Baghdad—After 12 years of devastating
economic sanctions and regular U.S. bombings,
Iraqis have become accustomed to history
repeating itself through successive U.S.
administrations. With “little Bush,” as Iraqis
call the current U.S. president, threatening to
change the regime in Baghdad, people are again
bracing themselves for war.

Baghdad TV has been broadcasting
videos of Iraqi special forces training for
a U.S. invasion, and the chant “Down,
down Bush” (originally aimed at Bush’s
father during the Gulf War) is making a
comeback in Iraqi cities and villages.

For many here, the question isn’t
whether Bush will attack, but rather
when and under what pretext. Late last
month, the United Nations announced
that a new round of talks with Iraqi
officials, aimed at returning U.N.
weapons inspectors to Iraq, will be held
in Vienna in early July. As with the
U.S. bombing in December 1998, all
signals point to the inspections issue as a
possible breaking point for war.

In an interview at his office in Baghdad,
Tariq Aziz, deputy prime minister and a member of the Revolutionary Command Council,
Iraq’s central decision-making body, told In These Times that the Bush administration
may seek to use the inspectors “to prepare the ground for a military attack.”

“Iraq is not producing any weapons of mass destruction,” Aziz insists. “All the pretexts
which are being used against Iraq and its leadership are false pretexts. The issue is oil; the
issue is to impose American imperialistic control over Iraq.”

Aziz says the Vienna talks will not be helpful unless weapons inspectors return as part of a
comprehensive U.N. plan to end Iraq’s isolation. “The inspectors stayed in Iraq for around
eight years,” he says, “and they did not report honestly to the Security Council that their
mission had been accomplished. If they return and go back to the previous vicious circle,
that’s not going to solve any problems for the people of Iraq.”
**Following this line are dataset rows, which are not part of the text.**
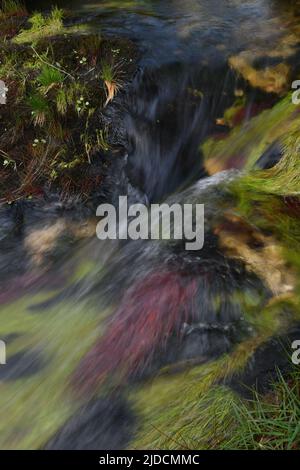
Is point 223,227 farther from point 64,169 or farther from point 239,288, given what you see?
point 64,169

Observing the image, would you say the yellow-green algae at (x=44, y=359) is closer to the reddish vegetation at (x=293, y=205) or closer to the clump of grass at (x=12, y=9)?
the reddish vegetation at (x=293, y=205)

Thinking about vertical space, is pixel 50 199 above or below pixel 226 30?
below

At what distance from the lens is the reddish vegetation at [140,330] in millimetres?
3170

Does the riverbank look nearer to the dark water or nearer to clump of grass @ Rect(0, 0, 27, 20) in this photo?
the dark water

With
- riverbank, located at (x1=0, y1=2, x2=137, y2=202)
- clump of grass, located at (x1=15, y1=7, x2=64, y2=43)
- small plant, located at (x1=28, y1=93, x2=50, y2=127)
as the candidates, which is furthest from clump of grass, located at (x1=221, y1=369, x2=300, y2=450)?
clump of grass, located at (x1=15, y1=7, x2=64, y2=43)

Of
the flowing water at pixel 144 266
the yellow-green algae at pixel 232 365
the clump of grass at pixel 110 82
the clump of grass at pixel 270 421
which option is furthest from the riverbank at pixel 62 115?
the clump of grass at pixel 270 421

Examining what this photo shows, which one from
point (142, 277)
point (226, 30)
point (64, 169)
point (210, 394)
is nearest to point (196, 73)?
point (226, 30)

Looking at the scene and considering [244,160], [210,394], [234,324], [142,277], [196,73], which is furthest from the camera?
[196,73]

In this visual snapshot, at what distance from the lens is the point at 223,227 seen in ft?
12.5

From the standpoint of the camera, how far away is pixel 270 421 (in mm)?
2393

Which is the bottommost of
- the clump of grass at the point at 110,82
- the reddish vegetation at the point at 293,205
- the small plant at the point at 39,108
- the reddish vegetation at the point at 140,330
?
the reddish vegetation at the point at 140,330

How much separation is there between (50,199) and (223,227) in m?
1.98

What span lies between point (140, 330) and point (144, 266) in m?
0.72

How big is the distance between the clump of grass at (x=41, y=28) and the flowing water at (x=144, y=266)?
16.4 inches
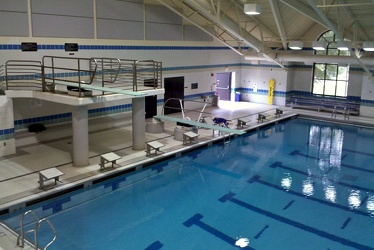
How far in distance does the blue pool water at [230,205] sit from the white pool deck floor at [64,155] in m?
0.35

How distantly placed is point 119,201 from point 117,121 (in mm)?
6040

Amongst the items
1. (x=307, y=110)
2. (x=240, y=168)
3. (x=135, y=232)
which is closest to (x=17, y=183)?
(x=135, y=232)

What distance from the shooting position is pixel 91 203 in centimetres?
806

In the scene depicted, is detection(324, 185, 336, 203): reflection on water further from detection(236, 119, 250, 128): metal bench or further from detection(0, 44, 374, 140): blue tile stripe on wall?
detection(0, 44, 374, 140): blue tile stripe on wall

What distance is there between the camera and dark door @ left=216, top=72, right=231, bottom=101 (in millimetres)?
21062

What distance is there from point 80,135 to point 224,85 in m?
13.4

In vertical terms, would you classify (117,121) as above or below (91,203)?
above

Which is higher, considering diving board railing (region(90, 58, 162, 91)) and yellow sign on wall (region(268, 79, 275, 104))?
diving board railing (region(90, 58, 162, 91))

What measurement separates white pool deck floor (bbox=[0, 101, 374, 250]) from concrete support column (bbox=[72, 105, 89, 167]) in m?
0.26

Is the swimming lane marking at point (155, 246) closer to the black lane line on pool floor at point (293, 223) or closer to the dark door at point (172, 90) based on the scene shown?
the black lane line on pool floor at point (293, 223)

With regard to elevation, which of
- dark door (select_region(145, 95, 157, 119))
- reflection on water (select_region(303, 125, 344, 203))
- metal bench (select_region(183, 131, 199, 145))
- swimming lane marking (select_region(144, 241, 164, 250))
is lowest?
swimming lane marking (select_region(144, 241, 164, 250))

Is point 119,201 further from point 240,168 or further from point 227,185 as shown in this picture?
point 240,168

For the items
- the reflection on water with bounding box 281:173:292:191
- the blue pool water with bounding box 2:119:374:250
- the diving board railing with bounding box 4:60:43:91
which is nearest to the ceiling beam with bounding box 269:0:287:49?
the blue pool water with bounding box 2:119:374:250

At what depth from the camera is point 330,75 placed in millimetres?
19172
Officials in Baghdad want a clear timeline for U.N. inspectors to verify that Iraq is
complying with Security Council resolutions. They say inspectors will be permitted to
enter the country only if the process produces a specific road map for lifting economic
sanctions. But the Bush administration, like Clinton’s before it, says bluntly that this will
not happen as long as Saddam Hussein is in power. Asked if he believed sanctions would
ever be lifted with Saddam in power, Aziz says, “I don’t have illusions about the policies of
the United States.”

The sanctions were first imposed in 1990 to force Iraq’s withdrawal from Kuwait.
Following the Gulf War, they were amended to require certified destruction of Iraq’s
non-conventional weapons. After repeated crises over the issue of weapons inspections, key
officials during the Clinton administration, including the president himself, consistently
undermined U.N. negotiations with Iraq by insisting on “regime change” as another
precondition for lifting sanctions. This policy has been codified under the current Bush
administration.

But despite the hostilities emanating from Washington, Iraq’s actions are giving ordinary
people here some hope that war could be averted. In recent months, when U.S. officials like
Vice President Dick Cheney toured the region to drum up support for attacks against Iraq,
Baghdad dispatched its own diplomats to each capital in advance to shore up opposition.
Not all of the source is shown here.